== SELECTED PASSAGE ==
The tiny screw-shaped propellers can move in a gel-like fluid, mimicking the environment inside a living organism.
The filament that makes up the propeller, made of silica and nickel, is only 70 nanometres in diameter; the entire propeller is 400 nanometres long. A nanometre is one billionth of a metre.
"If you compare the diameter of the [nanopropellers] with a human blood cell, then the [propellers] are 100 times smaller," said Peer Fischer, a member of the research team and head of the Micro, Nano, and Molecular Systems Lab at the Max Planck Institute for Intelligent Systems.
The hyaluronan gel contains a mesh of long proteins called polymers; the polymers are large enough to prevent micrometre-sized propellers from moving much at all.
But the openings are large enough for nanometre-sized objects to pass through. The scientists were able to control the motion of the propellers using a relatively weak rotating magnetic field.

== YOUR INSTRUCTIONS ==
Carry on the passage about the gel-swimming nanopropellers, picking up after its final sentence.

== DATASET ==
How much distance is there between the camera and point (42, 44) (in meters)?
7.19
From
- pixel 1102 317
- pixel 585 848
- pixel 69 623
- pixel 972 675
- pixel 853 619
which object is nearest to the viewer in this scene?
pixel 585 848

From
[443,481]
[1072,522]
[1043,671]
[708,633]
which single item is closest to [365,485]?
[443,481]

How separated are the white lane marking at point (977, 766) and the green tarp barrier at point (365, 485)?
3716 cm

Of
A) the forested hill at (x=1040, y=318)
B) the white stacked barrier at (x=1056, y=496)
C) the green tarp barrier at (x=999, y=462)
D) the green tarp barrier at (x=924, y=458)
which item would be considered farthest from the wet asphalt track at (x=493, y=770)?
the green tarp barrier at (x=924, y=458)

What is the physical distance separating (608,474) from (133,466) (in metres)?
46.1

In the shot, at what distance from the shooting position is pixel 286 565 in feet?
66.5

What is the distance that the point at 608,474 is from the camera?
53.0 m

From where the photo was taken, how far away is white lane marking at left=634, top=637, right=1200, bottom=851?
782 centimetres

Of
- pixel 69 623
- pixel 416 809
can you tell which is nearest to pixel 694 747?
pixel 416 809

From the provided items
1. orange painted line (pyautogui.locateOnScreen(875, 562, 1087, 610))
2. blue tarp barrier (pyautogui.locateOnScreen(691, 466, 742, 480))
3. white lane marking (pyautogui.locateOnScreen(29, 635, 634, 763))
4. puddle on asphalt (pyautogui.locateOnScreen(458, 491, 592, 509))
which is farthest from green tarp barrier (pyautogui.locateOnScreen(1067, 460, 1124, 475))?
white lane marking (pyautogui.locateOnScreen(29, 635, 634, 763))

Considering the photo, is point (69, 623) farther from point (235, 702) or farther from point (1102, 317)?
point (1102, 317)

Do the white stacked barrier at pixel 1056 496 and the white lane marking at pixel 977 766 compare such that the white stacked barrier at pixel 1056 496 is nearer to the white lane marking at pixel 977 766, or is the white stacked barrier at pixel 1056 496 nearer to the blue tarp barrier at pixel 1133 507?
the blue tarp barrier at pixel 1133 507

== YOUR RESPONSE ==
But because the nanopropellers are the same size as the mesh in the gel, they "actually display significantly enhanced propulsion velocities, exceeding the highest speeds measured in glycerin as compared with micro-propellers, which show very low or negligible propulsion," said study co-author Associate Professor Alex Leshanksy at the Technion-Israel Institute of Technology.
While the nanopropellers are astonishing for their technical complexity, the real significance is how they might affect medicine.
Scientists could also attach "active molecules" to the tips of the propellers, or use the propellers to deliver tiny doses of radiation.
The work was published in the journal ACS Nano.